BEGIN TEXT PASSAGE

# need help with lake somerville



## halley66 (Jun 22, 2009)

Been trying to catch catfish with my boys at lake somerville but not having much success. We do not have a boat so we have been fishing the marinas and from shore. Does anyone have some suggestions on what we can do to get some catfish. I would love for my boys to bring in a few.

Thanks in advance,

Jerry


----------



## deebo (May 22, 2004)

where have you tried? more importantly, what have you been using for bait??


----------



## halley66 (Jun 22, 2009)

We have fished Overlook and Big Creek marinas and on the rocks near welch park.

We have used worms, minnows and stink bait.
We have seemed to catch nothing but sunfish.


----------



## nelson6500 (Jun 8, 2007)

try chicken liver


----------



## halley66 (Jun 22, 2009)

Where is the best place to catch catfish in Somerville without a boat?


----------



## aFishinigo (May 12, 2009)

Go to Birch Creek they have a pier by the boat ramp and find CJ's punch bait. They have it at Somerville marina.


----------



## KILT610 (Feb 24, 2006)

Buy some range cubes and chum up the area you are going to fish.....


----------



## halley66 (Jun 22, 2009)

Don't mean to sound ignorant but what are range cubes and where do you buy them?


----------



## katjim00 (Jan 8, 2009)

I believe they are cattle blocks of food. I would think any local feed store would have some. Might even try tractor supply co.


----------



## slingingplastic (Feb 4, 2008)

*Range cubes*

Stop by your local feed store and for about 6 dollars buy a sack of range cubes. You won't need a whole bag but just throw a couple or three hand fulls in the area you will be fishing and give it about 30 minutes or so and start fishing. Good Luck .


----------

END TEXT PASSAGE
BEGIN RECORD EXTRACTS

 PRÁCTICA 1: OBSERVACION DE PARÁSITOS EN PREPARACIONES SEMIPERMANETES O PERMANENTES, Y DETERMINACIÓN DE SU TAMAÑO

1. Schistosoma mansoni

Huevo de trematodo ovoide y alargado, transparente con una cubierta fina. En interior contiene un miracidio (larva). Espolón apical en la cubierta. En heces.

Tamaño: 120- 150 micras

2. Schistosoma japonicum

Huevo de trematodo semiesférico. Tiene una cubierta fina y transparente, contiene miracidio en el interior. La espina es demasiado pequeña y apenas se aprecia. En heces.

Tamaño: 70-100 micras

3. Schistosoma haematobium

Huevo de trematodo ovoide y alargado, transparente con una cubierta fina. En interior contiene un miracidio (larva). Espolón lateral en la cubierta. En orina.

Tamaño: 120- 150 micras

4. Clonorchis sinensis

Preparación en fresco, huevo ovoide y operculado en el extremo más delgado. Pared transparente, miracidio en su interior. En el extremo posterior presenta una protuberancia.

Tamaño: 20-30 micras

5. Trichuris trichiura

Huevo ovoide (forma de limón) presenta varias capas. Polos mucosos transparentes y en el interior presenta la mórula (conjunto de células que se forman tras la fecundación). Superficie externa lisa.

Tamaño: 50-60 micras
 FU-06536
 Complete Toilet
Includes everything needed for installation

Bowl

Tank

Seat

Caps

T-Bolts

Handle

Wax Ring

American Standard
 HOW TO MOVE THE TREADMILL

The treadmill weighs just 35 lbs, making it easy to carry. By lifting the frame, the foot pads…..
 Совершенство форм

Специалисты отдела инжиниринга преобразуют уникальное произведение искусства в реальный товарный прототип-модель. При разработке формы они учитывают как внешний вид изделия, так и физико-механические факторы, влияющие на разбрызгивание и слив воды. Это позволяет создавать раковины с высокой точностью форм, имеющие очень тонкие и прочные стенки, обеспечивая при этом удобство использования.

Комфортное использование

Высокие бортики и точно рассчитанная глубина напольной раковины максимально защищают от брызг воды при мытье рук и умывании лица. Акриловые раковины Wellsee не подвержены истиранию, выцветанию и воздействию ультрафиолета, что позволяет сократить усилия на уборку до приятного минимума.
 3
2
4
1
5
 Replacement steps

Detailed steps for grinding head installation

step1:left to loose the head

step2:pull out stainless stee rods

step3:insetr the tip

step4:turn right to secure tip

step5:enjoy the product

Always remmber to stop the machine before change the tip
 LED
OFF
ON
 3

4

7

END RECORD EXTRACTS

Render this sentence from the catfishing thread in Spanish: "We do not have a boat so we have been fishing the marinas and from shore."

No tenemos barco, así que hemos estado pescando en las marinas y desde la orilla.